### Set task
Please revise the rows below, replacing every "blurred background" with "hazy backdrop" and leaving everything else unchanged.

====== Entries supplied

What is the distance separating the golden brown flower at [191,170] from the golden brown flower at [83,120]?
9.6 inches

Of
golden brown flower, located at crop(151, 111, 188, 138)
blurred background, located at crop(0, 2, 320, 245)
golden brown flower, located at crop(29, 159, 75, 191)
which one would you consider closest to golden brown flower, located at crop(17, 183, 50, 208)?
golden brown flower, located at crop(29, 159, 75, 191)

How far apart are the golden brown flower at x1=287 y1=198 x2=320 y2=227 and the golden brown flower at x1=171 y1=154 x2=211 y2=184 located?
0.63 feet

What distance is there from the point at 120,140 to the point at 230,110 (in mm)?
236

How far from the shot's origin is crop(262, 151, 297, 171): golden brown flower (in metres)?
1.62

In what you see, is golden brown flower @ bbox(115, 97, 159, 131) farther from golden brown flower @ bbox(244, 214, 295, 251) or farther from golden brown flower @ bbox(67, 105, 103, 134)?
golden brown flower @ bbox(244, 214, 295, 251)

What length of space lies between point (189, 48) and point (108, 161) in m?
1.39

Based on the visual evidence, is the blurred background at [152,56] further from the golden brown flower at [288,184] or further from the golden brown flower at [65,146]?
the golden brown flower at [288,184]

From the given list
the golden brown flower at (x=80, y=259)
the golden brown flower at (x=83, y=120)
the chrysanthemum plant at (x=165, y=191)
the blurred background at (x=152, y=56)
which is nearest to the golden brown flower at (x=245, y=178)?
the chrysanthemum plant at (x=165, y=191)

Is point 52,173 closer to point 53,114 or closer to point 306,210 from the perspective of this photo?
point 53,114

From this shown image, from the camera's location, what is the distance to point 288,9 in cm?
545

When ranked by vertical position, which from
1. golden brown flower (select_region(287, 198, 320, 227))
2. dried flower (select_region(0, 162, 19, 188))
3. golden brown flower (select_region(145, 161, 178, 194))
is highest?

============

### Worked answer
What is the distance separating the golden brown flower at [191,170] from the golden brown flower at [83,120]?
9.6 inches

Of
golden brown flower, located at crop(151, 111, 188, 138)
hazy backdrop, located at crop(0, 2, 320, 245)
golden brown flower, located at crop(29, 159, 75, 191)
which one would you consider closest to golden brown flower, located at crop(17, 183, 50, 208)?
golden brown flower, located at crop(29, 159, 75, 191)

How far apart are the golden brown flower at x1=287 y1=198 x2=320 y2=227 and the golden brown flower at x1=171 y1=154 x2=211 y2=184 located?
0.63 feet

What distance is there from the point at 120,140 to the point at 230,110 (in mm)?
236

How far from the shot's origin is crop(262, 151, 297, 171): golden brown flower (in metres)?
1.62

In what you see, is golden brown flower @ bbox(115, 97, 159, 131) farther from golden brown flower @ bbox(244, 214, 295, 251) or farther from golden brown flower @ bbox(67, 105, 103, 134)?
golden brown flower @ bbox(244, 214, 295, 251)

What length of space lies between point (189, 48) and point (108, 161) in m?
1.39

Based on the visual evidence, is the hazy backdrop at [152,56] further from the golden brown flower at [288,184] or further from the golden brown flower at [65,146]?
the golden brown flower at [288,184]

From the given list
the golden brown flower at (x=80, y=259)
the golden brown flower at (x=83, y=120)
the chrysanthemum plant at (x=165, y=191)
the hazy backdrop at (x=152, y=56)
which is nearest to the golden brown flower at (x=245, y=178)?
the chrysanthemum plant at (x=165, y=191)

Is point 52,173 closer to point 53,114 or closer to point 306,210 from the perspective of this photo?
point 53,114

From this shown image, from the camera's location, what is the distance to point 288,9 in cm?
545

When ranked by vertical position, which from
1. golden brown flower (select_region(287, 198, 320, 227))
2. dried flower (select_region(0, 162, 19, 188))
3. golden brown flower (select_region(145, 161, 178, 194))
is highest?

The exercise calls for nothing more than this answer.